PROBLEM 1
In the passage on phone unlocking, roughly how much does a phone that Cingular sells for $100 actually cost Cingular?
PROBLEM 2
Duplicate everything from "Consumer groups have" down to "at this point?" in the passage on phone unlocking.

TEXT FOR ANALYSIS
Just before Thanksgiving last year, the US Copyright office ruled that Americans should be able to unlock their phones if they so desired. Some of the carriers involved in the case are fighting back (as per this recent Wireless Week article) and the whole thing has Marguerite Reardon from CNET wondering if a rise in the unlocking of phones will “free” US wireless consumers.
I think there’s a lot of confusion of what this ruling actually does, and does not, mean for consumers.
Most mobile phones sold in the US are sold through carriers. For example, you buy a Cinuglar phone through Cingular either at one of their stores or through a licensed distributor, like those kiosks you see at the mall. The phone you’re paying $100 for from Cingular actually costs them more like $200. They subsidize the cost to encourage you to buy the device and stick with their network. With the subsidy comes a contract that ties you into a minimum spend each month, a kill fee if you leave, and various other terms. To further cement you to them, Cingular “locks” their handsets, making them unusable on competitive carriers.
Consumer groups have an issue with this. The logic goes, if you’re paying for the phone, are committing to pay your carrier monthly for two years, and can’t break the contract without a fee, then why is this extra step necessary? Hasn’t the carrier already ensured they’ll cover the subsidy at this point?

GIVEN DATA
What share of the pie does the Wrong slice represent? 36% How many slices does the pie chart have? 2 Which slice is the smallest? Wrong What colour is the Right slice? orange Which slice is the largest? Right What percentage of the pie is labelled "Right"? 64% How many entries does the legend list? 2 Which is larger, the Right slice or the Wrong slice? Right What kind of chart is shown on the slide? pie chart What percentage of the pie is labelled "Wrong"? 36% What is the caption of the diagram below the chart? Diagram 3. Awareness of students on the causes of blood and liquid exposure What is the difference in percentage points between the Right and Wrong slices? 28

EXPECTED OUTPUT 1
About $200.

EXPECTED OUTPUT 2
Consumer groups have an issue with this. The logic goes, if you’re paying for the phone, are committing to pay your carrier monthly for two years, and can’t break the contract without a fee, then why is this extra step necessary? Hasn’t the carrier already ensured they’ll cover the subsidy at this point?